Are you from a non-C.S. background? What about someone you mentor? Many junior devs’ top focus is building technical knowledge. However, they already have other skills that can help them in their roles immediately! Some of these include helping their team focus on the right tasks and working well with stakeholders like PM and support. This talk will discuss the non-technical contributions junior devs can make now and how their senior dev mentors can help them ramp up more quickly as a result.
by Jenn Scheer
“Oh, don’t ask me, I’m a terrible designer.” That's something I've heard from Rails developers ever since I started working with them. But it’s never true. It's just that most Rails devs don't have the scaffolding (no, not that scaffolding) around which to structure their designs.
In this talk we'll cover the things every developer should know about design: contrast, repetition, proximity, hierarchy, flow, typography, and color.
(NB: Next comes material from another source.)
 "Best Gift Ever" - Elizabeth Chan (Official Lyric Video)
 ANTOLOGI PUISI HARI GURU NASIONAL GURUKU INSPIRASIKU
As developers, most of our time is spent on computers; but sometimes pen and paper is the best way to explore and develop our ideas. Sketchnoting uses hand-drawn elements to enhance focus, improve memory, and visualize important concepts. This talk will cover techniques to visually capture ideas, how to approach the mental multitasking required to sketch during technical talks and meetings, and explain why "I can't draw" is just a mental barrier to embracing creativity in your notes.
by Mark Menard
Writing small classes is hard. You know you should, but how? It's so much easier to write a large class. In this talk we'll build up a set of small classes starting from nothing using a set of directed refactorings applied as we build, all while keeping our tests green. We'll identify abstractions yearning to be free of their big class cages. In the process we'll also see how basic patterns such as composition, delegation and dependency inversion emerge from using small objects.
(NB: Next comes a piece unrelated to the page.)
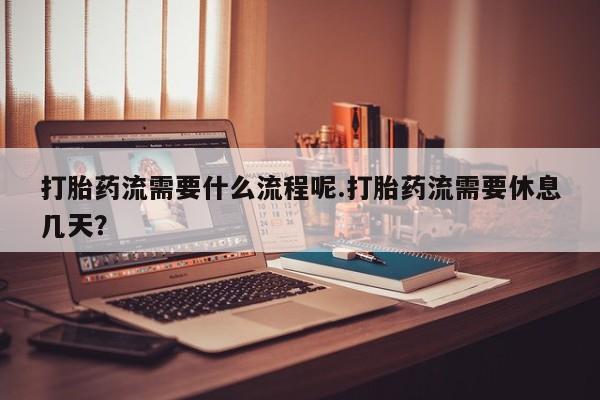 正品堕胎药咨询购买打胎药流需要什么流程呢.打胎药流需要休息几天？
There's no magic mojo that helps a designer notice bad design; there's no secret compendium of design mysteries that developers just don't have access to. Good interaction design is about keeping your senses honed – noticing the little things and respecting user intuition. In this talk I won't be showing code – I'll be breaking down the usability of the world around you, and preaching the virtues of interaction awareness. Trust me: you'll never look at a microwave the same way again.
by Doc Norton
Teamwork ain’t always easy. From meetings where everybody has something to say but nothing gets done to poor decisions being made because the most senior or most forceful team member won the argument; sometimes you long for the days of high-walled cubicles and lone ranger coding. Long no more.
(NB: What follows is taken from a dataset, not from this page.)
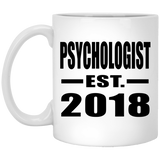 Psychologist Established EST. 2018 - 11 Oz Coffee Mug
In this workshop, you will learn a few simple techniques that drastically improve a team’s ability to work together toward common goals with less conflict and more genuine collaboration.
by Adam Cuppy
Don’t you hate when testing takes 3x as long because your specs are hard to understand? Or when testing conditional permutation leads to a ton of duplication? Following a few simple patterns, you can easily take a bloated spec and make it readable, DRY and simple to extend. This workshop is a refactor kata. We will take a bloated sample spec and refactor it to something manageable, readable and concise.
by Chris Hunt
You don't have a bad memory, you were just never taught how to use it. We are going to practice several powerful memory techniques that have been perfected by memory contest champions over the last hundred years. By the end of this talk, you will know how to quickly memorize a foreign language, driving directions, phone conversations, the entire Chuck Norris filmography, your friend's credit card number, a shuffled deck of playing cards, and the name of every person you meet at RailsConf.